Five Specialized Rack-Scale Systems
The Vera Rubin POD consists of five purpose-built systems, each addressing distinct workload requirements:
- NVIDIA Vera Rubin NVL72: The core compute engine with 72 Rubin GPUs and 36 Vera CPUs, optimized for the four scaling laws of AI (pretraining, post-training, test-time scaling, and agentic scaling). It delivers up to 10x better inference performance per watt compared to Blackwell.
- Groq 3 LPX: Delivers 256 LPUs per rack for extreme low-latency inference workloads.
- Vera CPU: Provides 256 CPUs per rack for large-scale reinforcement learning and CPU-based sandboxing environments.
- BlueField-4 STX: AI-native storage system with support for KV cache operations.
- Spectrum-6 SPX: Silicon photonics-based networking for low-latency, resilient connectivity across the POD.
Massive Scale and Co-Design
The complete Vera Rubin POD delivers impressive specifications across 40 racks: 1.2 quadrillion transistors, nearly 20,000 NVIDIA dies, 1,152 Rubin GPUs, 60 exaflops of compute power, and 10 PB/s total scale-up bandwidth. This extreme co-design across seven chip types (compute, networking, storage) enables support for modern agentic AI paradigms including mixture-of-experts routing, reinforcement learning, and large context memory operations.
Architecture and Deployment
Built on the third-generation NVIDIA MGX rack architecture, the platform features innovative mechanical and thermal design elements including a modular cable-free design, dynamic power steering, rack-level energy storage, intelligent power smoothing, and 45°C liquid cooling.
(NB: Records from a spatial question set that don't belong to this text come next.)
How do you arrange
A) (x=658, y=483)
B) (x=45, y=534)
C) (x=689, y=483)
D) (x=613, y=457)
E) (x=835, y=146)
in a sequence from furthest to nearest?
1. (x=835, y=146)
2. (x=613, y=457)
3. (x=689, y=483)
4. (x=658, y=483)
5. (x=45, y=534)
The platform supports both NVLink-connected (NVL) and Ethernet/Groq LPU-connected (ETL) configurations, with two types of copper spines designed for performance, resiliency, and energy efficiency.
Ecosystem and Availability
NVIDIA is backed by an ecosystem of more than 80 partners with proven experience in bringing large-scale AI systems to market. The open MGX standard and global partner ecosystem aim to accelerate adoption and deployment of rack-scale and POD-scale AI infrastructure.